▶ **Problem requirements**: Return exactly the lines of the records below, starting at the line that contains "Pytania z Księżyca by Tomasz Rożek" and ending at the line that contains "Davy Kilembé Le", with both of those lines kept.

▶ **Given data**:
-- Opening Marker --
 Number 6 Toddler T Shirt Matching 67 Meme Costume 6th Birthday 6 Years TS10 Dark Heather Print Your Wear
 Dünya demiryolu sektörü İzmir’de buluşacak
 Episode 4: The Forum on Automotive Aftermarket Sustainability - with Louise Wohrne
-- Closing Marker --
-- Opening Marker --
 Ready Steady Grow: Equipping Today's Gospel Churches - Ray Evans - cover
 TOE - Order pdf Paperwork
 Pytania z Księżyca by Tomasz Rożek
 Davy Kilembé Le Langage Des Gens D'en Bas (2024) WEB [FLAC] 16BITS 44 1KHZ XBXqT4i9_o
-- Closing Marker --
-- Opening Marker --
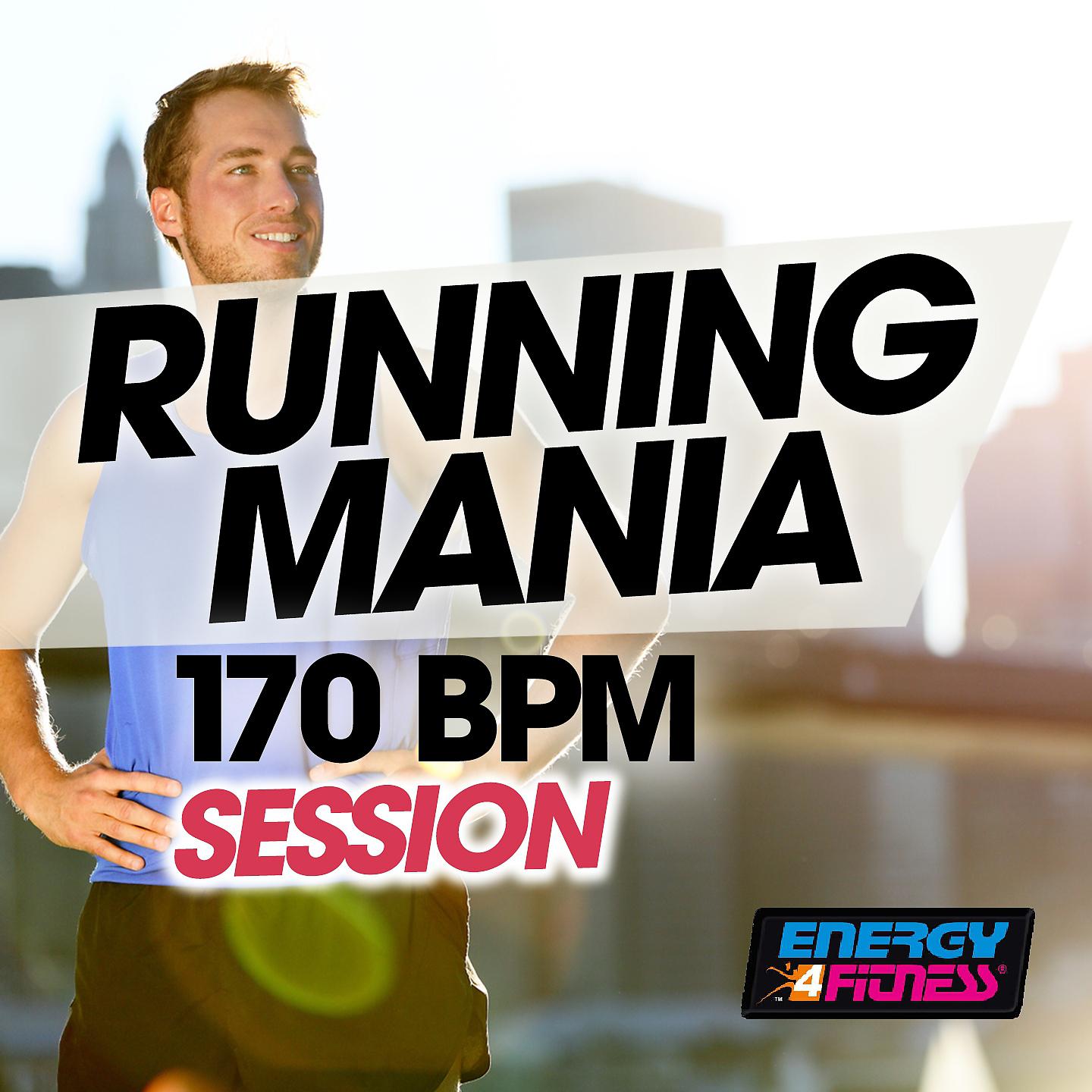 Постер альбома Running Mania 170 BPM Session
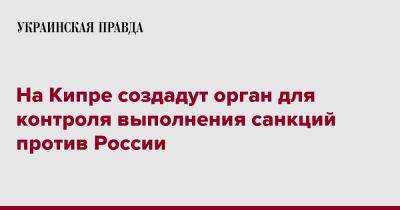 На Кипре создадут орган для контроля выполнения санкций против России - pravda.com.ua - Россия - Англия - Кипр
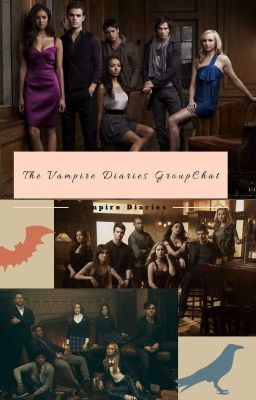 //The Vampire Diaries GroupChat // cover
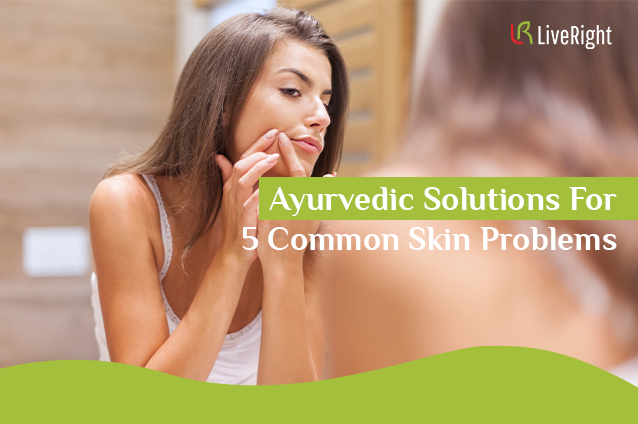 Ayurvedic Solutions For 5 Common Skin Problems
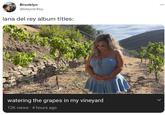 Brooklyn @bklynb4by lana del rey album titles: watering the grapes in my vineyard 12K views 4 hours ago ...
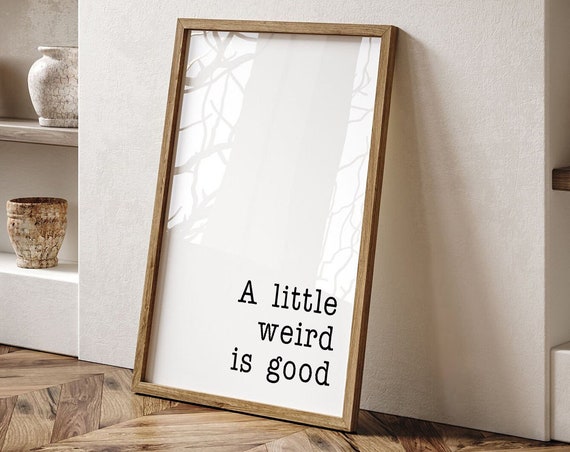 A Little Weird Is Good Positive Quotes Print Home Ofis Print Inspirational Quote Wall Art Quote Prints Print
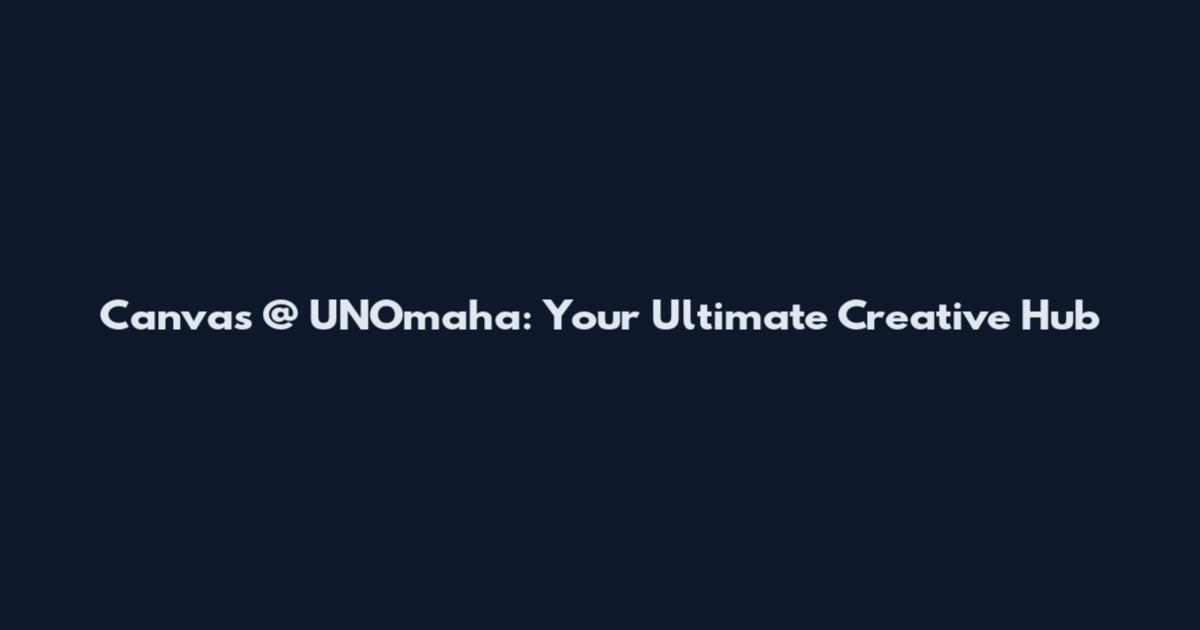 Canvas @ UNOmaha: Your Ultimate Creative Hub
-- Closing Marker --
▶ **Problem solution**:
 Pytania z Księżyca by Tomasz Rożek
 Davy Kilembé Le Langage Des Gens D'en Bas (2024) WEB [FLAC] 16BITS 44 1KHZ XBXqT4i9_o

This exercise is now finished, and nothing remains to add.